Addiction can have devastating effects on a person’s life. It can lead to job loss, destroyed health and damaged personal relationships. But it doesn’t have to end there. Our comprehensive treatment programs at Addiction Campuses work to heal all the areas of life that have been harmed by addiction.
Find Treatment For Adderall Addiction
Treatment for Adderall addiction should consider a person’s specific needs, as there is no single treatment method that cures addiction. At Addiction Campuses, we combine evidence-based therapies into an individualized treatment plan for each person in our care.

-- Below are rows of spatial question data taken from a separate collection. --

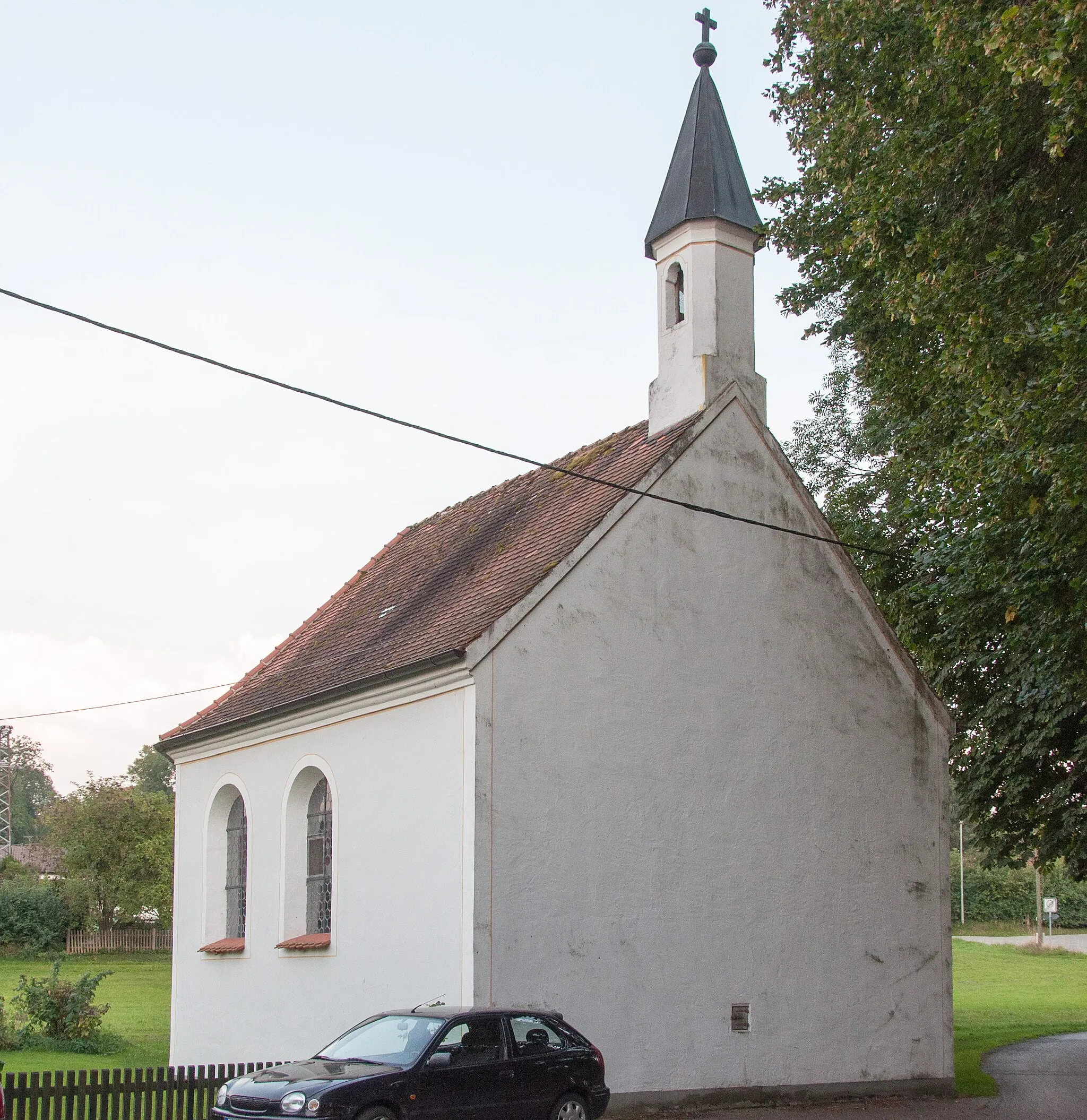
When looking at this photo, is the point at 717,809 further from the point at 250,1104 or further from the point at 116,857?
the point at 116,857

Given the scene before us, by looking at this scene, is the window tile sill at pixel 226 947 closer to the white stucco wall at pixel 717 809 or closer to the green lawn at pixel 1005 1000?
the white stucco wall at pixel 717 809

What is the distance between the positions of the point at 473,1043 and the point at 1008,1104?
8.38 m

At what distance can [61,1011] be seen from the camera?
2369 centimetres

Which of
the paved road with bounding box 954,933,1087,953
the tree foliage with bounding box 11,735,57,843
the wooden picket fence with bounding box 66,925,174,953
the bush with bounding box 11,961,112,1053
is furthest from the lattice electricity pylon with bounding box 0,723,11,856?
the bush with bounding box 11,961,112,1053

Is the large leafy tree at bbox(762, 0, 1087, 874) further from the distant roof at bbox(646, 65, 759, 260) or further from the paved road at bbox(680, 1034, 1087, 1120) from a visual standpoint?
the paved road at bbox(680, 1034, 1087, 1120)

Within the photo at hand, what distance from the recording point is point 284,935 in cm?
1859

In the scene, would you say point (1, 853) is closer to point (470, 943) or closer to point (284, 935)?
point (284, 935)

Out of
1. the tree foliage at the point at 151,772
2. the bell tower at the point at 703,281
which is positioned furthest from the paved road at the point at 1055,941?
the tree foliage at the point at 151,772

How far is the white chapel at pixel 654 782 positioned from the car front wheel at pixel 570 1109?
1.92 meters

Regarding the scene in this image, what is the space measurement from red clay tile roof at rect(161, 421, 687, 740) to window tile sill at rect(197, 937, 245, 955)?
3.27m

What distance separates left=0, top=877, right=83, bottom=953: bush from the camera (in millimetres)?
52000

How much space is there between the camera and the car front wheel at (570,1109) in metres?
12.3

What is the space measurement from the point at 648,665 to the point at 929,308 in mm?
5222

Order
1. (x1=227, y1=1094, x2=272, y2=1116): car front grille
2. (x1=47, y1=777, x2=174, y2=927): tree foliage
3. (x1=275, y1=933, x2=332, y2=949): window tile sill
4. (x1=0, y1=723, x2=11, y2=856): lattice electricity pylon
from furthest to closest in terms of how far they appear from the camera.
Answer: (x1=0, y1=723, x2=11, y2=856): lattice electricity pylon
(x1=47, y1=777, x2=174, y2=927): tree foliage
(x1=275, y1=933, x2=332, y2=949): window tile sill
(x1=227, y1=1094, x2=272, y2=1116): car front grille
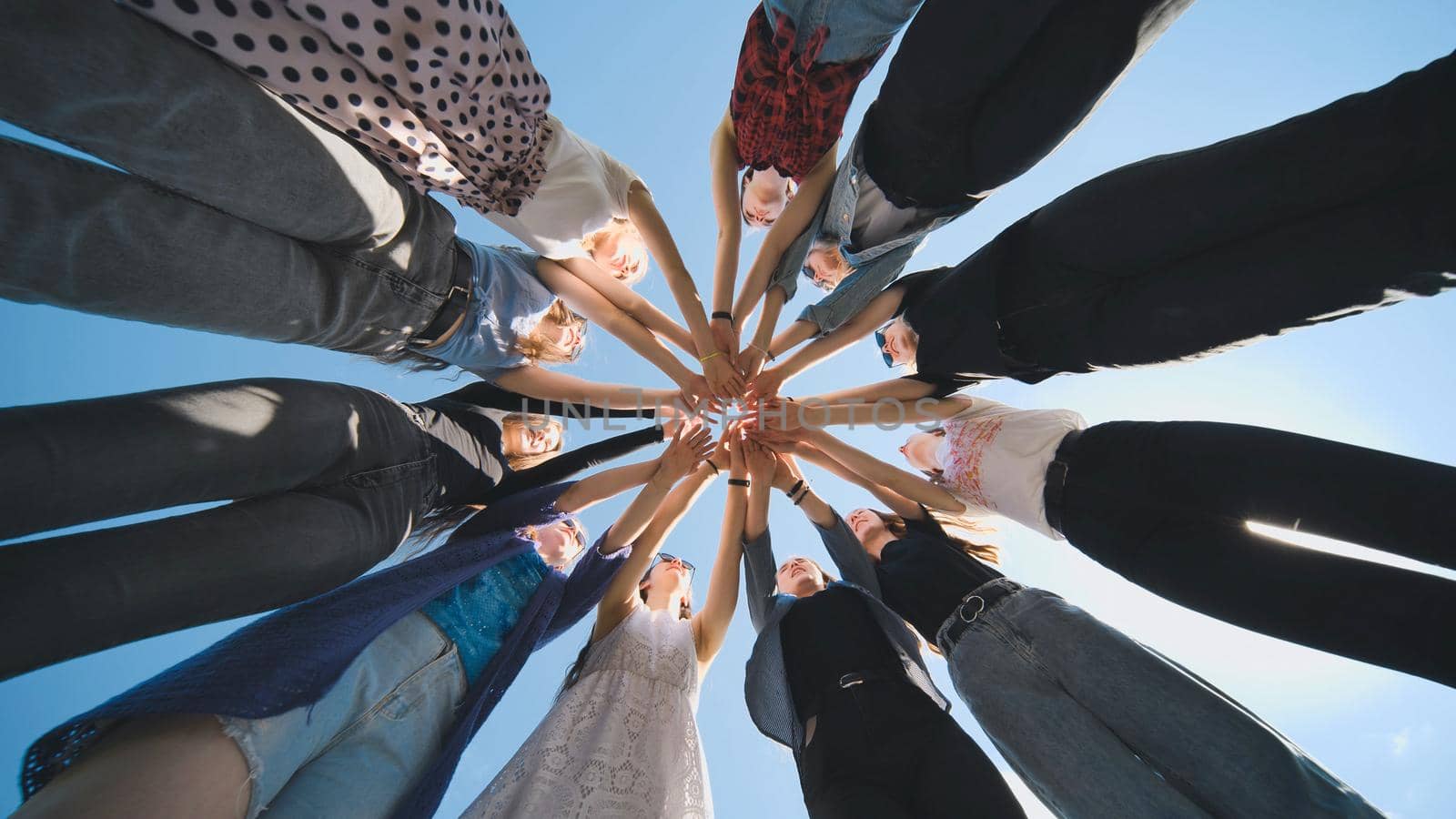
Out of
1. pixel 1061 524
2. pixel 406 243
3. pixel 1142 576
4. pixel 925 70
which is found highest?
pixel 925 70

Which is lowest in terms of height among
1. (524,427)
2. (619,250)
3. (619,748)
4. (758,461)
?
(619,748)

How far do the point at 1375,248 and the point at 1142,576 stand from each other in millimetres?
1171

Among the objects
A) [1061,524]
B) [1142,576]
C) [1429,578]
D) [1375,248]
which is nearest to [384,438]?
[1061,524]

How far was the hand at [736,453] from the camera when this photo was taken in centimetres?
329

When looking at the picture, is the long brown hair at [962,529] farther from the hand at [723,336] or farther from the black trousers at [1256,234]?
the hand at [723,336]

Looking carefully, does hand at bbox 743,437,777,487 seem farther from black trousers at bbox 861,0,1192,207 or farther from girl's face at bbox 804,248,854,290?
black trousers at bbox 861,0,1192,207

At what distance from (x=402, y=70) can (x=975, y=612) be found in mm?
2732

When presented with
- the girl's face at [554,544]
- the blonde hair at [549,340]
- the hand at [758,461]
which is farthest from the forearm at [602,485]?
the blonde hair at [549,340]

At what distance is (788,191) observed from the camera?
2912mm

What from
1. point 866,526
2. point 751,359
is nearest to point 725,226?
point 751,359

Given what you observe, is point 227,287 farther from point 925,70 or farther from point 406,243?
point 925,70

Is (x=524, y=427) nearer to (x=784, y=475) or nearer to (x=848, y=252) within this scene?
(x=784, y=475)

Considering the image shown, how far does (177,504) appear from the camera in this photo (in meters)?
1.33

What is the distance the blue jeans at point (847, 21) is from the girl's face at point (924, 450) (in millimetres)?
1896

A fundamental treatment method for Adderall addiction is dialectical behavior therapy (DBT). DBT works with individuals to improve their emotional regulation and restructure their lives. Through mindfulness, acceptance and positive change, individuals can learn to build healthy relationships and environments that support a substance-free life.
Other evidence-based therapies found in our holistic treatment programs include recreation, art, adventure, motivational interviewing and dual diagnosis treatment. These therapies help individuals reconnect with themselves and others, build coping skills, and reframe their thoughts and behavior.
Most of our programs take place in a residential setting that allows relief from the stress of everyday life. Inpatient addiction treatment takes away triggers of substance use that can make it difficult for someone to truly recover.